Daneben vernachlässigte er seine Arbeit als Beamter auf dem rangniedrigsten Posten in der Post von Södertälje nicht mehr, als sein Vorgesetzter zur Not noch tolerieren konnte, und entging auf diese Art einer Kündigung.
Nachdem er die ganze Stadtbibliothek von Södertälje durchgeackert hatte, fuhr Ingmar regelmäßig nach Stockholm in die Königliche Bibliothek. Ein verabscheuungswürdiger Name, aber dort hatten sie Bücher bis zum Horizont.
Ingmar lernte alles, was es über Störungen des Eisprungs, Chromosomenabweichungen und gestörte Spermienproduktion zu wissen gab. Als er tiefer im Archiv grub, fand er auch Informationen, deren wissenschaftlicher Wert eher fragwürdig war.
So kam es zum Beispiel, dass er an manchen Tagen mit nacktem Unterkörper herumlief, von seiner Heimkehr von der Arbeit (gewöhnlich eine Viertelstunde vor Dienstschluss) bis zu dem Moment, wo es Zeit wurde, ins Bett zu gehen. Auf diese Art hielt er seine Hoden kühl, und das konnte der Schwimmfähigkeit der Spermien nur zugutekommen, wie Ingmar gelesen hatte.
»Könntest du wohl die Suppe umrühren, während ich die Wäsche aufhänge, Ingmar?«, sagte Henrietta vielleicht einmal.
»Nein, da kommen meine Hoden zu nahe an den Herd«, antwortete Ingmar.

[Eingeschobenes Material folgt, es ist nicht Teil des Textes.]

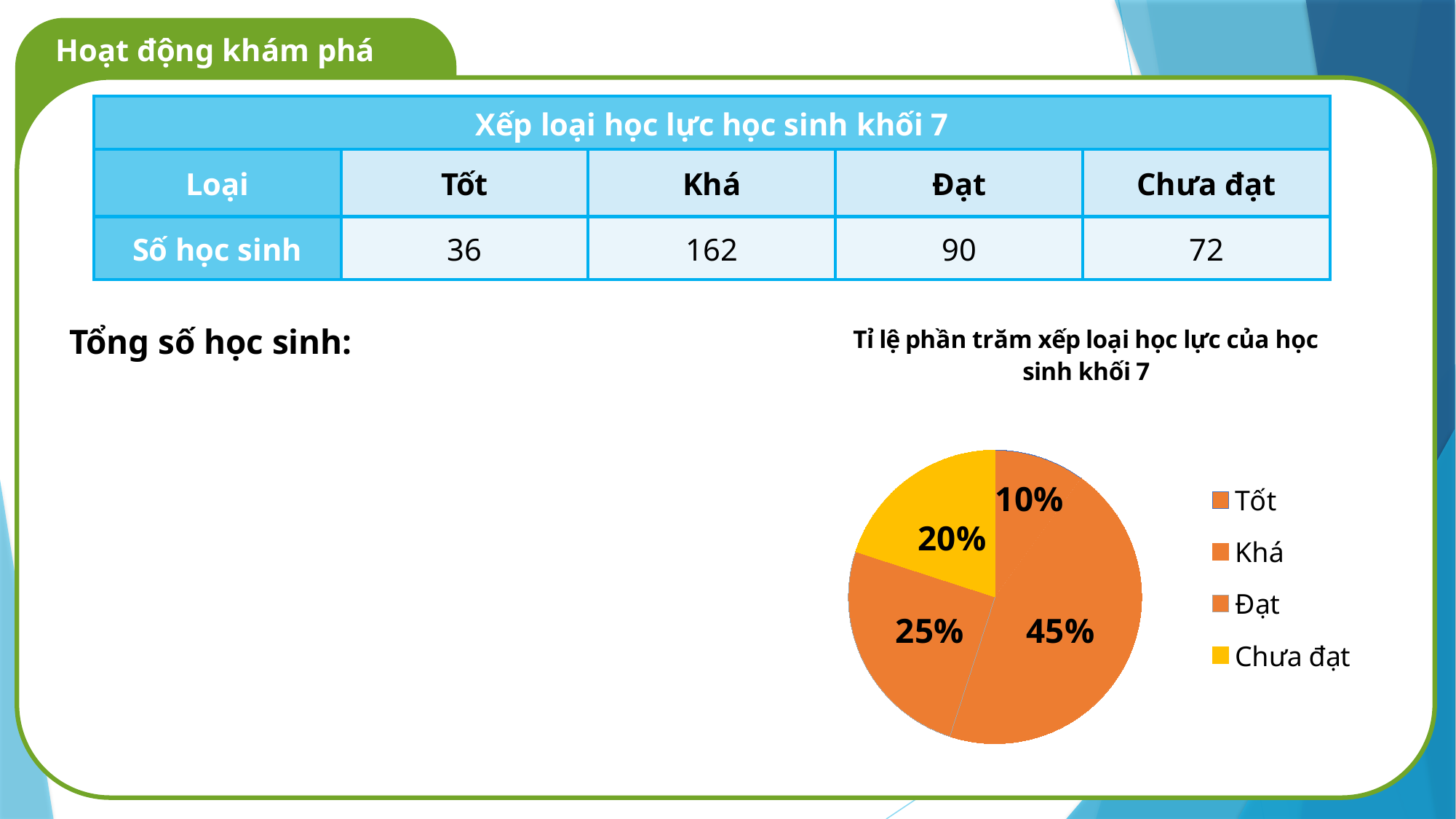
What percentage of the pie chart is the Đạt slice? 25% What percentage of the pie chart is the Chưa đạt slice? 20% What type of chart is shown on the slide? pie chart Which category has the smallest slice in the pie chart? Tốt Which category has the largest slice in the pie chart? Khá What is the difference in percentage points between the Khá slice and the Đạt slice in the pie chart? 20% In the pie chart, which slice is larger: Đạt or Chưa đạt? Đạt What percentage of the pie chart is the Tốt slice? 10% What percentage of the pie chart is the Khá slice? 45% How many categories does the legend of the pie chart list? 4 Which category is shown in yellow in the pie chart? Chưa đạt What is the title of the pie chart? Tỉ lệ phần trăm xếp loại học lực của học sinh khối 7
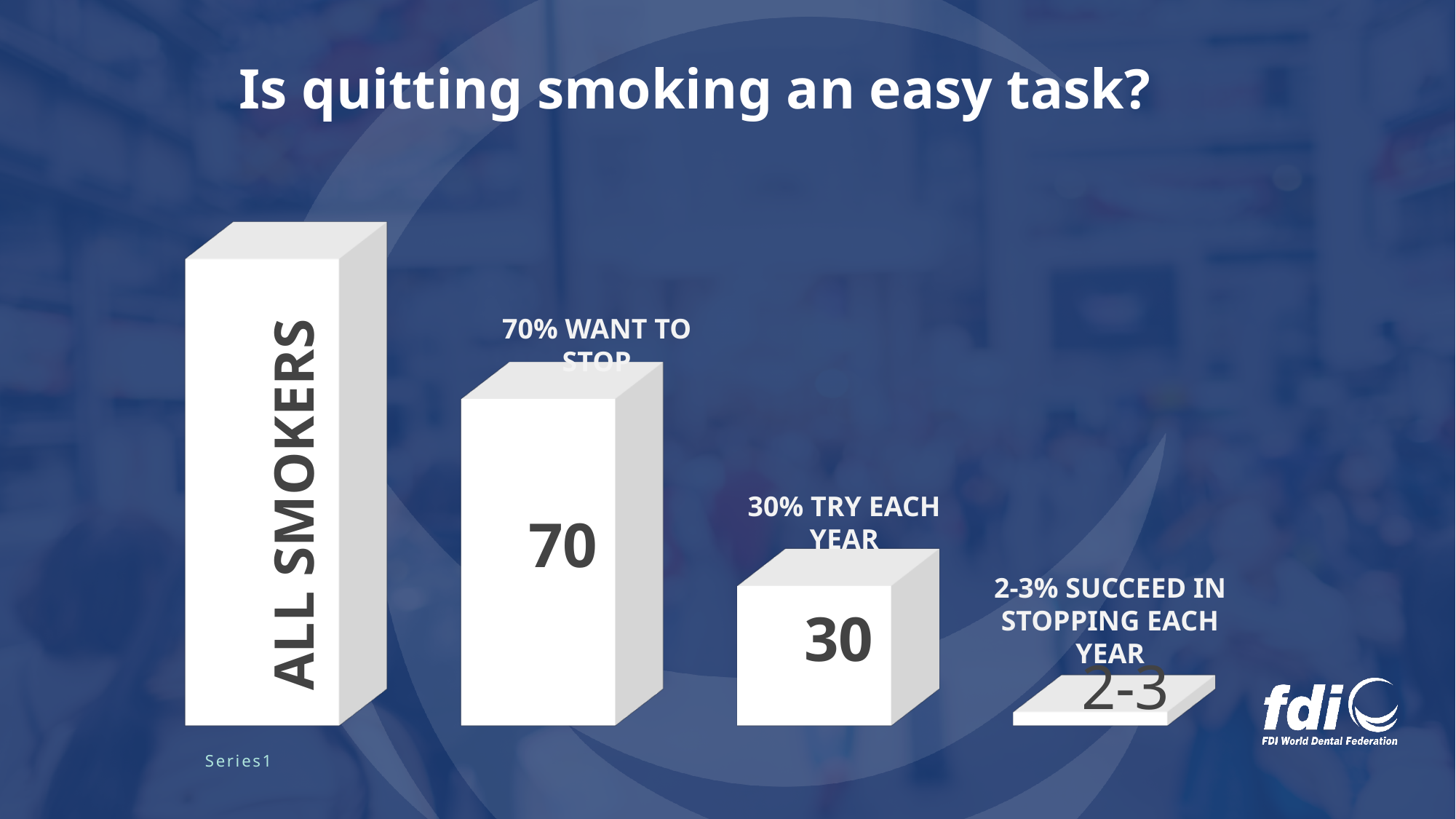
Do the bar heights rise or fall from left to right across the chart? fall Which bar is the tallest in the chart? ALL SMOKERS What value is printed on the bar labelled "2-3% SUCCEED IN STOPPING EACH YEAR"? 2-3 What value is printed on the bar labelled "30% TRY EACH YEAR"? 30 What value is printed on the bar labelled "70% WANT TO STOP"? 70 How many bars are shown in the chart? 4 What kind of chart is shown on the slide? bar chart Which bar is the shortest in the chart? 2-3% SUCCEED IN STOPPING EACH YEAR What is the difference between the value for "70% WANT TO STOP" and the value for "30% TRY EACH YEAR"? 40 What is the title of the slide containing the chart? Is quitting smoking an easy task? Which is larger: the bar for "30% TRY EACH YEAR" or the bar for "2-3% SUCCEED IN STOPPING EACH YEAR"? 30% TRY EACH YEAR What series name is printed below the chart at the bottom left? Series1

Henrietta liebte ihren Mann noch immer, weil er so voller Leben war, aber zum Ausgleich brauchte sie hie und da eine John Silver mehr. Und noch eine. Übrigens brauchte sie noch eine Zigarette mehr an dem Tag, als Ingmar sich nützlich machen wollte und Sahne kaufen ging. Aus purer Vergesslichkeit unten ohne.
Ansonsten war er eher verrückt als vergesslich. Zum Beispiel hatte er gelernt, wann mit Henriettas Monatsblutung zu rechnen war. So konnte er an aussichtslosen Tagen wegfahren, um seinem Staatsoberhaupt das Leben schwer zu machen. Und das tat er dann auch. Im Großen wie im Kleinen.
Unter anderem gelang es ihm, Seine Majestät an dessen neunzigstem Geburtstag, dem 16. Juni 1948, zu ehren, indem er genau im richtigen Augenblick ein dreizehn Meter breites Transparent direkt über der Kungsgatan und dem königlichen Gefolge entrollte, auf dem stand: »Verrecke, alter Bock, verrecke!« Gustaf V . sah zu diesem Zeitpunkt schon ziemlich schlecht, aber diese Aufschrift hätte ein Blinder lesen können. Wie Dagens Nyheter am nächsten Tag berichtete, hatte der König gesagt: »Der Schuldige soll gefasst und mir vorgeführt werden!«
Jetzt auf einmal.
Nach seinem Erfolg auf der Kungsgatan hielt sich Ingmar bis zum Oktober 1950 relativ bedeckt. Da heuerte er einen ahnungslosen jungen Tenor der Stockholmer Oper an, damit er sich vor Schloss Drottningholm stellte und unter dem Fenster des Zimmers, in dem der König im Sterben lag, das Lied »Bye-bye, Baby« sang. Der Tenor wurde von den Leuten verprügelt, die sich ebenfalls dort versammelt hatten, während Ingmar, der sich in den Gebüschen der Umgebung von früheren Gelegenheiten her gut auskannte, entkommen konnte. Der misshandelte Tenor schrieb ihm einen erbosten Brief und verlangte nicht nur die vereinbarte Bezahlung von zweihundert Kronen, sondern weitere fünfhundert Schmerzensgeld. Doch da Ingmar ihm einen falschen Namen und eine noch falschere Adresse gegeben hatte, verhallte diese Forderung ungehört, alldieweil der Chef der Müllabfuhr von Lövsta den Brief las, zusammenknüllte und in Verbrennungsofen 2 warf.
1955 folgte Ingmar dem neuen König durchs Land, ohne dass ihm irgendein neuer Coup gelingen wollte. Fast wäre er verzweifelt, und er dachte sich, dass gröbere Maßnahmen gefragt waren als bloße Meinungsbildung. Der König saß ja fester denn je auf dem Thron mit seinem fetten Arsch.
»Kannst du es denn nicht gut sein lassen?«, fragte Henrietta.